[Stored data entries]
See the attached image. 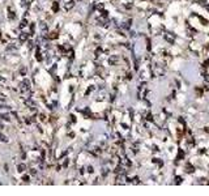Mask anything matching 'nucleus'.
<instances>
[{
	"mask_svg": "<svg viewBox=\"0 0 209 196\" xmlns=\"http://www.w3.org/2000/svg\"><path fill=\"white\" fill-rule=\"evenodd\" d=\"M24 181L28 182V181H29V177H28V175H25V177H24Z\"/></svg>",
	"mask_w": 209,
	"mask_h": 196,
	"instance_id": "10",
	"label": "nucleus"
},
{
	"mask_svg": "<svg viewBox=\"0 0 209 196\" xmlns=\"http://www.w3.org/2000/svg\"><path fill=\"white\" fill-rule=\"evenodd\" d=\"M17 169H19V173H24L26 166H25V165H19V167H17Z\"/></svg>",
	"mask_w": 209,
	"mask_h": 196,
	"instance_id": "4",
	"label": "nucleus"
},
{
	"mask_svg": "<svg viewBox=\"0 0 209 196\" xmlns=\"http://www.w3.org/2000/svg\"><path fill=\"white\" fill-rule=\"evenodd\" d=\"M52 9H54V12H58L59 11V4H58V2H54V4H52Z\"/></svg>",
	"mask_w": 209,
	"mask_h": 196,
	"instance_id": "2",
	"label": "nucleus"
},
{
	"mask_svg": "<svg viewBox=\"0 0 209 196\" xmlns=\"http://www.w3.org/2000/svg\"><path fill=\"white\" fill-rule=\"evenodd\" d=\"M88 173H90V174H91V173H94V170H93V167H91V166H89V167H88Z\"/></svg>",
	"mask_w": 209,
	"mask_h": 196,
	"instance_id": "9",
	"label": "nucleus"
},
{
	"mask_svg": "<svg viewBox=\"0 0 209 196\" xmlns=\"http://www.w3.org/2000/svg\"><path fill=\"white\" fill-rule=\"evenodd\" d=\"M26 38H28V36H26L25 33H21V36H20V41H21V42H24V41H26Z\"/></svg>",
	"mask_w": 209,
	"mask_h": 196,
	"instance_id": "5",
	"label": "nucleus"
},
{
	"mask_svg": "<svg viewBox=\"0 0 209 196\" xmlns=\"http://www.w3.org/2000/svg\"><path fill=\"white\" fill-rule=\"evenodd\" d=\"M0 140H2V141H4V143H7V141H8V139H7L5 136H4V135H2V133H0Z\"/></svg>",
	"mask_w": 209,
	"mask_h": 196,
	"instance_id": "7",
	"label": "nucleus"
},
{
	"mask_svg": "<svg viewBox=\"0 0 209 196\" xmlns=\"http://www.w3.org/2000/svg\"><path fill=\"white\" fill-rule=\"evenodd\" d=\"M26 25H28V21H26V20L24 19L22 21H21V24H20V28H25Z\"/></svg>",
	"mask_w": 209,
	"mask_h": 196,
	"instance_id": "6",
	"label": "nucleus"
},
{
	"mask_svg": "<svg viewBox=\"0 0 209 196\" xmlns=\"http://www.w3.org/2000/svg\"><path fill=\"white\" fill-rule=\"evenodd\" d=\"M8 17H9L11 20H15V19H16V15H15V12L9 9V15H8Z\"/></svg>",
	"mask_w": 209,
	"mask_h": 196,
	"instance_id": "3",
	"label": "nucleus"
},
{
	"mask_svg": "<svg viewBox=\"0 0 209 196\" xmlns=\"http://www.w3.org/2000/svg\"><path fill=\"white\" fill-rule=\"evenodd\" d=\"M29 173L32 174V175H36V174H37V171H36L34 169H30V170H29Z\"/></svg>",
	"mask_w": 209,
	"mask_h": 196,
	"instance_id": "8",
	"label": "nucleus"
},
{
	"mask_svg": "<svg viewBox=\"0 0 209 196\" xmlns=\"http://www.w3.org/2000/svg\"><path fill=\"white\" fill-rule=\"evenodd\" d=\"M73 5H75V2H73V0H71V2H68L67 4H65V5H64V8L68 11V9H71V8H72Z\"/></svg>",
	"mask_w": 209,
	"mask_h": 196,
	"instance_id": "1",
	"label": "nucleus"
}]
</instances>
==
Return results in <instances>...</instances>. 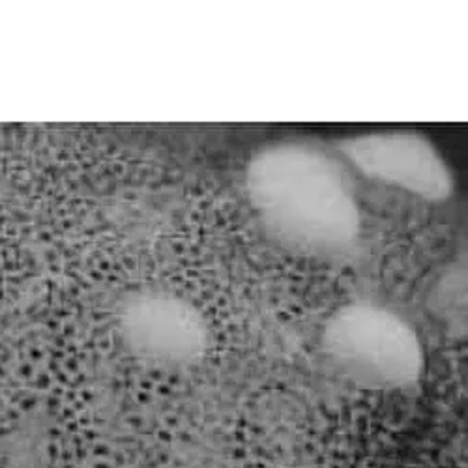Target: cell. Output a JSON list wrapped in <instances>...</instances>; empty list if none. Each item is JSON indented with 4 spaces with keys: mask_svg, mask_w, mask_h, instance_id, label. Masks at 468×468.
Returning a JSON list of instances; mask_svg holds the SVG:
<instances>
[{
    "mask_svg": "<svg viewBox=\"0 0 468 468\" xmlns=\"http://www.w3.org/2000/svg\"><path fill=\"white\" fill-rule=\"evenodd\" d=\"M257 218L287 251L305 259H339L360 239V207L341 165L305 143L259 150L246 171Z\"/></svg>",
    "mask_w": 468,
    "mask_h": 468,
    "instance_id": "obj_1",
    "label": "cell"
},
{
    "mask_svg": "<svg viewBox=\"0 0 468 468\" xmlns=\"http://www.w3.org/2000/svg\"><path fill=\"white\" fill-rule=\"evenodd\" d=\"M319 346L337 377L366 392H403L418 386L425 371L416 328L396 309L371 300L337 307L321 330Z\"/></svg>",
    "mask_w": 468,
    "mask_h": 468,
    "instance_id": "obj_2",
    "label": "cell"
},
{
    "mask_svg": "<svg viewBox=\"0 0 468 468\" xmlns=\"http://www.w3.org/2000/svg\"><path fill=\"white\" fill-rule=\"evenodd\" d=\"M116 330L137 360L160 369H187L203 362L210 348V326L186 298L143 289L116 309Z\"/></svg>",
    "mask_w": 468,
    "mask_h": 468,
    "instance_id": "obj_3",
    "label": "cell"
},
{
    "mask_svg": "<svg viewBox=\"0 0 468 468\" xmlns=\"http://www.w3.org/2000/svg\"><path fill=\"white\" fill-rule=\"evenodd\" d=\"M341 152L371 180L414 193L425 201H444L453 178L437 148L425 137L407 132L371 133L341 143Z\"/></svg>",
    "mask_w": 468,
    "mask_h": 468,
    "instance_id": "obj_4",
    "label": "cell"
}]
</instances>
--
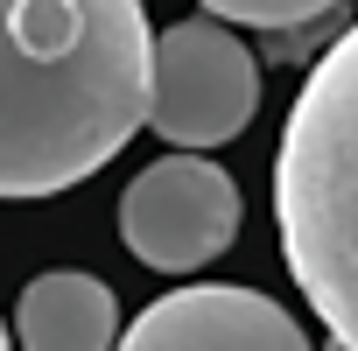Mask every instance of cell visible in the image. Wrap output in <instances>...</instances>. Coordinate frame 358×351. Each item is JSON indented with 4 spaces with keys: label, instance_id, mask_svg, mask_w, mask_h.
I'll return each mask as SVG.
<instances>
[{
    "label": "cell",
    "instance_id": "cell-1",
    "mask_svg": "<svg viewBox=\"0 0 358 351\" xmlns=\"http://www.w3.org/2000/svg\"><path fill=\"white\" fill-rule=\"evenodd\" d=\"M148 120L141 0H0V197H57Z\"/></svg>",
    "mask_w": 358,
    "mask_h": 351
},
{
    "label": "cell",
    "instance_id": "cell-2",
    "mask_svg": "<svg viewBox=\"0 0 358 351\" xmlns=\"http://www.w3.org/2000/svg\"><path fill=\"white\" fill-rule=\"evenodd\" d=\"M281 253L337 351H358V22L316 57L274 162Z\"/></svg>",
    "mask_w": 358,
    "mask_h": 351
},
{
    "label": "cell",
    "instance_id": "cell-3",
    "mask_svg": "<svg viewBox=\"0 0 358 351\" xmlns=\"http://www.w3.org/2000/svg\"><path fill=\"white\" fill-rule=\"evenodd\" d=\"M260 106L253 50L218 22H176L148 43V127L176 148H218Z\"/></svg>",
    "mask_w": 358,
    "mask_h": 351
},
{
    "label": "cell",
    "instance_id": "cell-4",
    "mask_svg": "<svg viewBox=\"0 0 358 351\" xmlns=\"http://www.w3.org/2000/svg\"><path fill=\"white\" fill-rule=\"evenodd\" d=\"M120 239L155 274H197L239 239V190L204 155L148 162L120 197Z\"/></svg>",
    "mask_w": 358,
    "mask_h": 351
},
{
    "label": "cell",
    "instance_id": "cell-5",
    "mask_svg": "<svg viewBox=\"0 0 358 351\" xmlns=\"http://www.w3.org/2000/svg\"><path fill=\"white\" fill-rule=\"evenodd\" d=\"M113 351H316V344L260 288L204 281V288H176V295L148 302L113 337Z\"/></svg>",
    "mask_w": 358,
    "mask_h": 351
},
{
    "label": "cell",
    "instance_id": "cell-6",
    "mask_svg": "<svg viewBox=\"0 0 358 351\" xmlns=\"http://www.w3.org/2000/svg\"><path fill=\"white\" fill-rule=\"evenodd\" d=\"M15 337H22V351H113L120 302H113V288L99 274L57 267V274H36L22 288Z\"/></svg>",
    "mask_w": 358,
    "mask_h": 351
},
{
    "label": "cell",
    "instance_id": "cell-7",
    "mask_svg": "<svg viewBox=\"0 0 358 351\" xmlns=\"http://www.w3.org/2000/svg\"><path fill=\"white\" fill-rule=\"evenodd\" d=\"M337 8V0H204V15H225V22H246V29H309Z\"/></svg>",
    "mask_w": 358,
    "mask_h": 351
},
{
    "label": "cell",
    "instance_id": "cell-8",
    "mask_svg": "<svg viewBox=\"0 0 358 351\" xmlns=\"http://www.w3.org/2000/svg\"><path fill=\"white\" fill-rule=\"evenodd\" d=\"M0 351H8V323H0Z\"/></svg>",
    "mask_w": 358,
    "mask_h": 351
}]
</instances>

## What needs to be done
Reproduce the material verbatim from the line with "Mask every instance" up to and including the line with "I'll return each mask as SVG.". Leave the pictures out of your answer.

## Output of the task
Mask every instance of cell visible in the image. Wrap output in <instances>...</instances>. Coordinate frame 358×351. Each item is JSON indented with 4 spaces with keys: label, instance_id, mask_svg, mask_w, mask_h.
I'll return each mask as SVG.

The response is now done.